£2.8bn of paper and cardboard will be waste by 2030

Two-in-five paper and cardboard packages used in the UK will be sent to landfill or incineration plants by the end of this decade.

cardboard lot

Recycling specialist DS Smith has shared new research into Great Britain’s woeful record on waste management, revealing that the country has one of the worst recycling rates in Europe.

Just 74% of all paper and card in the UK is recycled, compared with an average of 82% on the continent. Despite being the third largest producer of this waste type in Europe, England, Wales, Scotland and Northern Ireland combined rank 25th out of 30 nations measured for paper and card recycling. 

Worryingly, trends suggest this could fall  to 56% within the next seven years, based on decline since 2018. Adding to the problem, the fall in engagement has coincided with a huge rise in ecommerce and home deliveries. If this happens, the UK will miss its 2030 overall recycling target of 65%, having already failed to meet 2020’s 50% goal, set by Defra. 

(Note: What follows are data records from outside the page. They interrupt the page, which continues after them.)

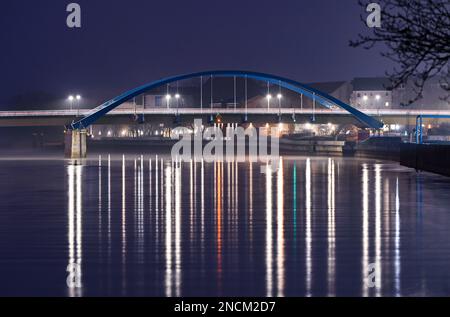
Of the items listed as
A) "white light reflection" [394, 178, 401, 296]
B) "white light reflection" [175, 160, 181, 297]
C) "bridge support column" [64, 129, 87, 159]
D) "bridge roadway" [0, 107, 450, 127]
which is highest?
"bridge roadway" [0, 107, 450, 127]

Recently unveiled, Downing Street’s new Simpler Recycling reforms have also been flagged as a cause for concern largely due to the comingling of various recycling streams, which research shows risks increasing contamination and therefore rendering piles of recyclables unusable. 

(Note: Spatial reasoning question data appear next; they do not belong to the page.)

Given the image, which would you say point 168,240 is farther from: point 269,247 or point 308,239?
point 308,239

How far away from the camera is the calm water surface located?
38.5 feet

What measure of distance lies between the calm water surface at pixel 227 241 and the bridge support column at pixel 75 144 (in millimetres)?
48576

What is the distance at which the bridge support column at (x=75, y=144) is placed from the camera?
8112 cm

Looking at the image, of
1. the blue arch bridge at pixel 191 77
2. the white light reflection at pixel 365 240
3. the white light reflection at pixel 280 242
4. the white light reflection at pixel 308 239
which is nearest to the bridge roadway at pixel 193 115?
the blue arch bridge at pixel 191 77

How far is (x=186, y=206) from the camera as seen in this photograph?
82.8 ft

The DS Smith report, Wasted Paper: A Path To Better Recycling also warns that recycling could fall out of fashion, with uptake among 18-24 year olds a particular concern. Currently, only seven-in-10 people within this age group recycle ‘almost all’ paper and card. This compares with nine-in-10 over-65s. 

‘To revitalise recycling, we should learn from the proven, effective approaches of other UK and European nations who are reaping the benefits of well-structured recycling systems,’ said John Melia, Strategy Development and Innovation Director, Recycling, at DS Smith.

‘Poor recycling in the UK rates not only compromise the environment, they stand in the way of realising a big economic opportunity – we can all agree that leaving £2.8bn on the table is madness when there’s a thriving industry ready to receive the material and put it to good use, supporting thousands of jobs and creating value for the economy in a circular way,’ he continued. 

More on waste and recycling: 

UK data centre waste heat will keep thousands of homes warm

What does ‘Simpler Recycling’ actually mean?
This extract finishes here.